Scalia: But what the Florida Supreme Court said is that there shall be added to the certification these additional numbers.
Gore attorney David Boies: But that’s true in any contest. Every single contest …
Scalia: It’s not added to the certification.
Boies: Yes, of course it is, your honor.
Scalia: You may do a review of the ballots and add more numbers, but as I read the Florida Supreme Court opinion, it said the secretary of state will certify these additional …
Boies: Yes, because the contest procedure is a procedure to contest the certification.
Scalia: The certification, as rendered by the secretary of state, did not include those additional ballots for your client, and the Supreme Court directed that the certification would be changed to include those.
Boies: But, your honor, that is what happens every time there is a successful contest. The contest is a contest of the certification. You have the certification results …
Scalia: It doesn’t make any sense to me.
Scalia: The Florida Supreme Court had the nerve to order that additional legally cast and counted votes be added to Al Gore’s certified vote tally. What’s up with that?
Boies: The original certification was bogus, and we successfully contested it in court. The legal remedy was to adjust the certified vote totals to more accurately reflect the results of the election. That’s pretty much standard procedure in a contest …

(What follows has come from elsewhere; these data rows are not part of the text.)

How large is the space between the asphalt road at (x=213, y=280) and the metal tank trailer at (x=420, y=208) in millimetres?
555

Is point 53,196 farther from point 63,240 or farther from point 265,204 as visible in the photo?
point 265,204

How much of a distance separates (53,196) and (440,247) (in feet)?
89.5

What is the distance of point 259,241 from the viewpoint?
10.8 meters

Scalia: They can change the certification?
Scalia: You mean they can overrule Katherine Harris?
Scalia: But they changed the bogus numbers that Harris had already certified.
Thomas: (Even I understand what he’s saying. I thought Scalia was supposed to be the smart one.)

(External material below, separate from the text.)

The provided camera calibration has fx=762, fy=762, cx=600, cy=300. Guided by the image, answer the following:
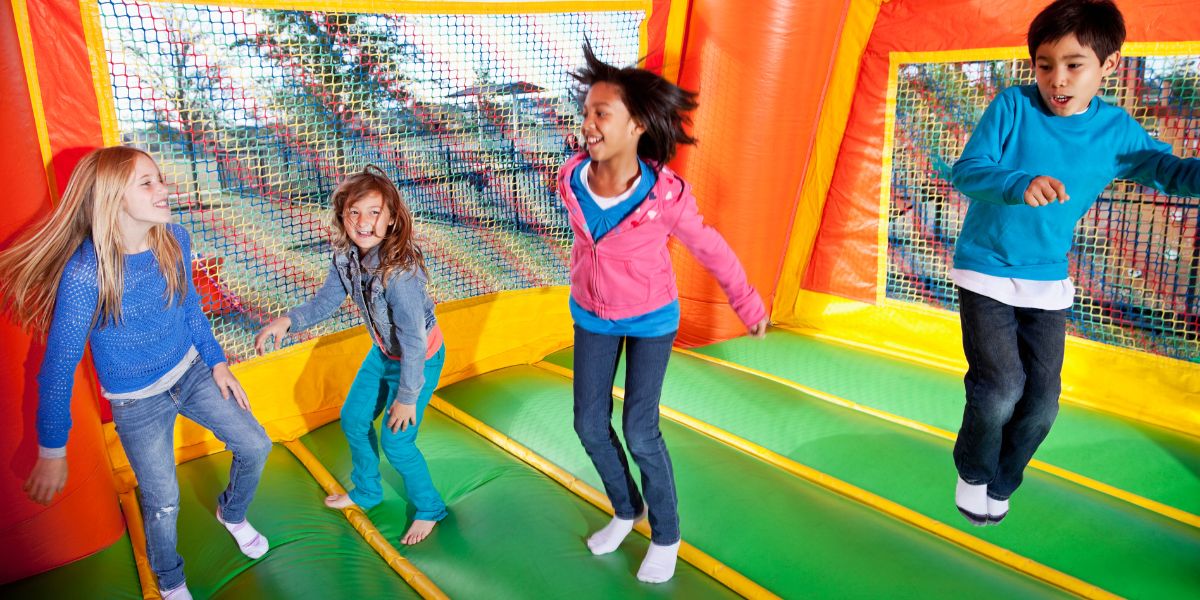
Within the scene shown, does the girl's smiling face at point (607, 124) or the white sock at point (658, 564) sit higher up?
the girl's smiling face at point (607, 124)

Scalia: You Democrats speak in tongues.
Breyer: They gave an example. The example they gave in their brief was, there’s a punch for Governor Bush and there’s a punch for “write-in” and the write-in says, “I want Governor Bush.” And so I think their implication is that that would have been rejected by the machine, but if you looked at it by hand, the intent of the voter would be clear. I don’t know if there are such votes, but they say there might be.
Boies: There’s nothing in the record that suggests there are such votes.
Breyer: The Bush team has yet another argument, and it’s a real doozy. They’re saying that if we hand count the undervotes, we also have to hand count all the overvotes. We all know that they actually don’t want to count any of the votes and are just trying to make the recounting task as odious as possible, but they’re arguing that some of the overvotes might be multiple votes for Bush. Some people may have crossed all the other names off the ballot, wrote in Bush for all of them, and punched all the chads. They’re saying there could be thousands of such ballots.
Boies: And you’re buying that? I give up. I’m outta here.